◆ **DOCUMENT EXCERPT**
If you compute the number of "twin pairs" modulo 2*3, 2*3*5, 2*3*5*7, you might think that this number is significantly less than the number of primes up to the product. For example, there are 10 primes less than 30, but only 3 "twin pairs" modulo 30, namely +/-1, 12+/-1, and 18+/-1. There are 46 primes up to 2*3*5*7 = 210, but only 15 "twin pairs" mod 210.

But, if I've done my sums right, this is misleading.

If p is prime, we let p# be, as usual, the "primorial" product of all the primes q less than or equal to p.

We then have (Euler phi-function) phi(p#)/p# is given by

\prod_{q\le p}(1-\frac{1}{q})

This is of order 1/log(p).

The number f(p) of residue classes r (mod p#) such that Mod(r-1,p#) and Mod(r+1,p#) are both prime to p# (both multiplicatively invertible) is easily determined using the Chinese Remainder Theorem (CRT). For q = 2, there is 1 such residue (mod 2); the condition is satisfied when r is even. For q > 2, there are q - 2 such residues (mod q); any residue other than 1 or q-1 (mod q) satisfies the condition. If p > 2, we have by CRT that f(p)/p# is

\prod_{2<q\le p}(1-\frac{2}{p})

◆ **RECORDED DATA**
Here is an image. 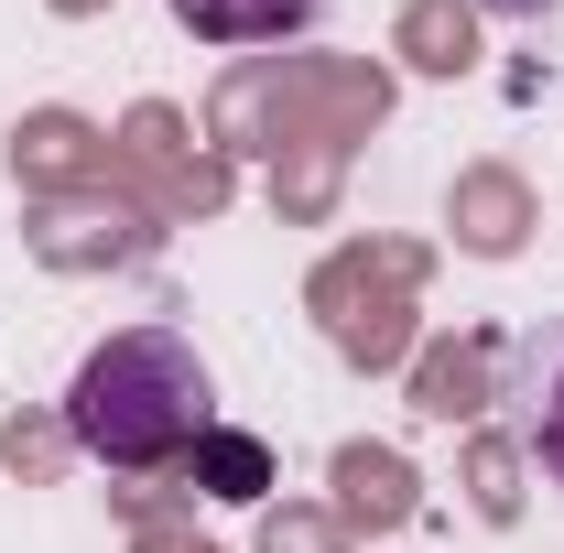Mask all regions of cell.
* * *
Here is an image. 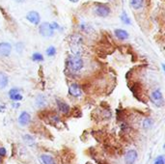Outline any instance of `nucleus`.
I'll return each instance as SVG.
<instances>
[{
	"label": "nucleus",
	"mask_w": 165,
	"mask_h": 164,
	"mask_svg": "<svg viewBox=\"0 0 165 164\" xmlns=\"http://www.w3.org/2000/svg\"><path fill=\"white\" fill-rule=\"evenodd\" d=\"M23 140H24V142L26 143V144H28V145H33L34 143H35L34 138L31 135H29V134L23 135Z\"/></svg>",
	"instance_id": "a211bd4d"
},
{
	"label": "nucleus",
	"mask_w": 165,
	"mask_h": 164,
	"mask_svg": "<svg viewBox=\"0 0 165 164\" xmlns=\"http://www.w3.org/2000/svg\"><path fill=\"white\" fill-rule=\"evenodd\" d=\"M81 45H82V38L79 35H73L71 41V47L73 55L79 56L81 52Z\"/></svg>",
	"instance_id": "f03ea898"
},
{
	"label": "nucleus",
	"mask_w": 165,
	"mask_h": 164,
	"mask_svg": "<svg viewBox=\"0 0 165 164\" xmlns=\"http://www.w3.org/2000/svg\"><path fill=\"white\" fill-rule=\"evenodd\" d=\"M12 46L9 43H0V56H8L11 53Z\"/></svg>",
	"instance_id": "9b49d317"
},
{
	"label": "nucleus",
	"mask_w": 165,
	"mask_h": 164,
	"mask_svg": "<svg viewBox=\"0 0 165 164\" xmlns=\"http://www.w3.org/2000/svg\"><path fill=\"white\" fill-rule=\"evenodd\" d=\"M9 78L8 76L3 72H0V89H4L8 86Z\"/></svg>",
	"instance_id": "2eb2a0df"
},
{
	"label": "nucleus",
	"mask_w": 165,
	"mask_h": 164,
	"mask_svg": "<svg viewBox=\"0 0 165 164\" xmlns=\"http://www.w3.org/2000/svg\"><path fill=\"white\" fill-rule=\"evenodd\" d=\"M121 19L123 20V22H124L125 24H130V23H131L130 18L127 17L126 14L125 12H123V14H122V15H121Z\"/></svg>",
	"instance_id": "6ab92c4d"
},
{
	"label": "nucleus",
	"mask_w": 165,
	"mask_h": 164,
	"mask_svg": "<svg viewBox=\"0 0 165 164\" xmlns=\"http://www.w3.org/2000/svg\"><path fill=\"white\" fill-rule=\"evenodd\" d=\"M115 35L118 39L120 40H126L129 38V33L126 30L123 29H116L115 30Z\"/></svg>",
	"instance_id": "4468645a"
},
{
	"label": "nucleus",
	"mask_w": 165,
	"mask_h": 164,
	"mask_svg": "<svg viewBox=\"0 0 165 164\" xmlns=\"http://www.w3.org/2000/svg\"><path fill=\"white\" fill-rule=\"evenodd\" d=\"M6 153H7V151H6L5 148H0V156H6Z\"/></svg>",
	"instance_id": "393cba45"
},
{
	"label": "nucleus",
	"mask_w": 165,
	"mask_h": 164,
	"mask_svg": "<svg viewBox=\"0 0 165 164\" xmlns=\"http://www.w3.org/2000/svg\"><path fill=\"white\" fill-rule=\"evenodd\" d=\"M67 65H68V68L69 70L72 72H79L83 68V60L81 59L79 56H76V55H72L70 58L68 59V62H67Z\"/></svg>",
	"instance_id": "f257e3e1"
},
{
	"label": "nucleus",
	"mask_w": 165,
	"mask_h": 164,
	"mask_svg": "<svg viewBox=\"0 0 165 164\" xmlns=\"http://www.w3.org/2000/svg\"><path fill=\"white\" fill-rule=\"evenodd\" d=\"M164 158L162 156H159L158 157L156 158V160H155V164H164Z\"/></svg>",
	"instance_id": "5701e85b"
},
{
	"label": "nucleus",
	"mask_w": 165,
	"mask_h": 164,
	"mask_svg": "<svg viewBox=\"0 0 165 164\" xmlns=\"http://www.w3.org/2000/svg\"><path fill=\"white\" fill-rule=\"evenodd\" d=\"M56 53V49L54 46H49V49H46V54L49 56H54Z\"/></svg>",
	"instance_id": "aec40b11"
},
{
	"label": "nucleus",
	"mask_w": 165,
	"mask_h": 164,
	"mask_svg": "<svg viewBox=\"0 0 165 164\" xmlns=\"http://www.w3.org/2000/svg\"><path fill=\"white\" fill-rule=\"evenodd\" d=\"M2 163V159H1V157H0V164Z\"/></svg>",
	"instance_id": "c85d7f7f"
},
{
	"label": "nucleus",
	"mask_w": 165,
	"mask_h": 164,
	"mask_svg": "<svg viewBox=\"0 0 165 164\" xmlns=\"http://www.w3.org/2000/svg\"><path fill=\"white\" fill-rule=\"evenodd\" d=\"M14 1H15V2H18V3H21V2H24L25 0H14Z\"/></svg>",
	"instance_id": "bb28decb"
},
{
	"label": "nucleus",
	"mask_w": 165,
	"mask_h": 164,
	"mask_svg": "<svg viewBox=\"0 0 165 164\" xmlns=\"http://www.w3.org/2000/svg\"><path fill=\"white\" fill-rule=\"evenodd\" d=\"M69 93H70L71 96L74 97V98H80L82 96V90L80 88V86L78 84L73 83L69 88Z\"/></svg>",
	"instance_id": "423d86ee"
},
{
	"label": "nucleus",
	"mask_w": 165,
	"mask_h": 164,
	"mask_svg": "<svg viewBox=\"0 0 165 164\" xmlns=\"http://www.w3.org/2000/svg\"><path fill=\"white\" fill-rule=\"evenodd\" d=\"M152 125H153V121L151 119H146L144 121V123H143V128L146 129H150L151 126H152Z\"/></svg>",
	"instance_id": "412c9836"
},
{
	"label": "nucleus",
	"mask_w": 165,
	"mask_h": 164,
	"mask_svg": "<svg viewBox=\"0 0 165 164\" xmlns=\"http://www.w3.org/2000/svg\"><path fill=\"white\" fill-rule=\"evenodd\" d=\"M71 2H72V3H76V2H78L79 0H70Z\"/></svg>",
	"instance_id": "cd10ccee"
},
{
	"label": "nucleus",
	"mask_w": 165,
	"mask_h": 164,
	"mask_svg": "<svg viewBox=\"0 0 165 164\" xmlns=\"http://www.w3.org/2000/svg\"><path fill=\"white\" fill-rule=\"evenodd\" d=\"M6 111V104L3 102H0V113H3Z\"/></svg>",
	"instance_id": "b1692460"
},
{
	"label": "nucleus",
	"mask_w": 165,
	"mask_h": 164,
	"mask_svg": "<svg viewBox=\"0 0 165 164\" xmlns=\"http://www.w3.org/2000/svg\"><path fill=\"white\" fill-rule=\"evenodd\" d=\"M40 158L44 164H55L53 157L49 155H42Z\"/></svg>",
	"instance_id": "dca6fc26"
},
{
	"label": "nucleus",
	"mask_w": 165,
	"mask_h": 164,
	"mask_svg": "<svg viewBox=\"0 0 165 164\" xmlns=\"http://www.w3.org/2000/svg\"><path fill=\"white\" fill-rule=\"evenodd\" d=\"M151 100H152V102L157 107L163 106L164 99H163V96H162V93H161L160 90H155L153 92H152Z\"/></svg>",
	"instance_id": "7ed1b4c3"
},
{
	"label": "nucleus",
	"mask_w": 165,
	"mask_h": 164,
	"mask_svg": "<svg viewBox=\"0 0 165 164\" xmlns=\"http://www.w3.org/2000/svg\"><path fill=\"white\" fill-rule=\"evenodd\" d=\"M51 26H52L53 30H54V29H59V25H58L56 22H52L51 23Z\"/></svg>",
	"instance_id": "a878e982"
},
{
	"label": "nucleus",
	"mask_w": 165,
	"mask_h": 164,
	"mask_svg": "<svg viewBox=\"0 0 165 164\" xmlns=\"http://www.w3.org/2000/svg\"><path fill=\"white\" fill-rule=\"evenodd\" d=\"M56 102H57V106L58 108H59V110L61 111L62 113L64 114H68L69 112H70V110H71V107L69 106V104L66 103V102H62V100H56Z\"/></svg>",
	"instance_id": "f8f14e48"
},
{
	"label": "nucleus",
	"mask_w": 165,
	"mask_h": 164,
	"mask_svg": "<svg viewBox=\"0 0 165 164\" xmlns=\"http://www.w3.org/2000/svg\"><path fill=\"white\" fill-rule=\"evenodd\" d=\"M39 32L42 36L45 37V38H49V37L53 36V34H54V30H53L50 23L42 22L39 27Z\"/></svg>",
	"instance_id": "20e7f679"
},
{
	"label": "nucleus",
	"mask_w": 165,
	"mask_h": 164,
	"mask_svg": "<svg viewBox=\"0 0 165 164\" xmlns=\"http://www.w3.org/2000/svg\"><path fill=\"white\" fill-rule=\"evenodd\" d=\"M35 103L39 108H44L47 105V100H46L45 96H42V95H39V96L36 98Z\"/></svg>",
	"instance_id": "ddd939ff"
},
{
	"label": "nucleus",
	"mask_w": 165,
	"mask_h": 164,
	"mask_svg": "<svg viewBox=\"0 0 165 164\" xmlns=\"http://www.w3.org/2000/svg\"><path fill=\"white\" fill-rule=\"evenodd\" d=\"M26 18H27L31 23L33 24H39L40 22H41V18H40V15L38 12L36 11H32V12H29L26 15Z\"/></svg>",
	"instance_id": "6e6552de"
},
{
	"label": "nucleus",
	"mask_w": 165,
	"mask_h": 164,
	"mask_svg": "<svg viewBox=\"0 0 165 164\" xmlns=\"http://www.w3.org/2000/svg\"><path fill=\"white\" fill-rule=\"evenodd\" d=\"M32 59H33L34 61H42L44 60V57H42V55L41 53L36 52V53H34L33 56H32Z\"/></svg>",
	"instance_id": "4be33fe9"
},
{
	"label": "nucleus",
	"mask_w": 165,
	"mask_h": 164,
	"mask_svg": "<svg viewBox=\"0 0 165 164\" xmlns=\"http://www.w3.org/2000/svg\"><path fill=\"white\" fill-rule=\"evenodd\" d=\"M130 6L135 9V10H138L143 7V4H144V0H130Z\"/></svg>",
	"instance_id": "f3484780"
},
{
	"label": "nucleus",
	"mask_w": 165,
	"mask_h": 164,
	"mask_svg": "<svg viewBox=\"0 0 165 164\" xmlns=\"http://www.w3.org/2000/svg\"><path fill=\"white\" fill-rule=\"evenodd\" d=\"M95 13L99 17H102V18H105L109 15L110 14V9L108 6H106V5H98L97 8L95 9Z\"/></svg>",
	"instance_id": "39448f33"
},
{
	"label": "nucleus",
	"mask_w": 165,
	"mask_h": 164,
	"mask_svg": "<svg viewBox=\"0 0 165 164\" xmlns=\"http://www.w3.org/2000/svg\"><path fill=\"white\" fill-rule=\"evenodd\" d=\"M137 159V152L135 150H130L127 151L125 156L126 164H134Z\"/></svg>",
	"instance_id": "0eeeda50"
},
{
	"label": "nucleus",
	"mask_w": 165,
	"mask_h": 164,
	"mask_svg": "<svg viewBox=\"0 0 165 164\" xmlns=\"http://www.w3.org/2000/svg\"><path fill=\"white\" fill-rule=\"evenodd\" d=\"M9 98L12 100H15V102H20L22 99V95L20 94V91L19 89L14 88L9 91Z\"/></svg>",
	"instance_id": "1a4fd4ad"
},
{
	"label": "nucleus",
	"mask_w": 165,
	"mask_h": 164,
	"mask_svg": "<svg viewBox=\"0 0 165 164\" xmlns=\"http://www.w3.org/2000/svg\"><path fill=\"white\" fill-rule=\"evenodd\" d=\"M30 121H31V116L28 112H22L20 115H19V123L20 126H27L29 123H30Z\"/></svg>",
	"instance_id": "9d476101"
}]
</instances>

◆ **EXERCISE INSTRUCTIONS**
A) In the twin-prime excerpt, how many qualifying residues are there modulo q when q is greater than 2?
B) Shorten the paragraph of the twin-prime excerpt that begins "If you compute the number" to two sentences, keeping its figures.

◆ **RESPONSES TO THE TASKS**
A) There are q - 2 such residues: every residue other than 1 or q-1 (mod q).

B) Counting "twin pairs" modulo 2*3, 2*3*5 and 2*3*5*7 can suggest that they are much fewer than the primes up to the product. Modulo 30 there are only 3 (+/-1, 12+/-1 and 18+/-1) against 10 primes below 30, and modulo 210 there are 15 against 46 primes up to 210.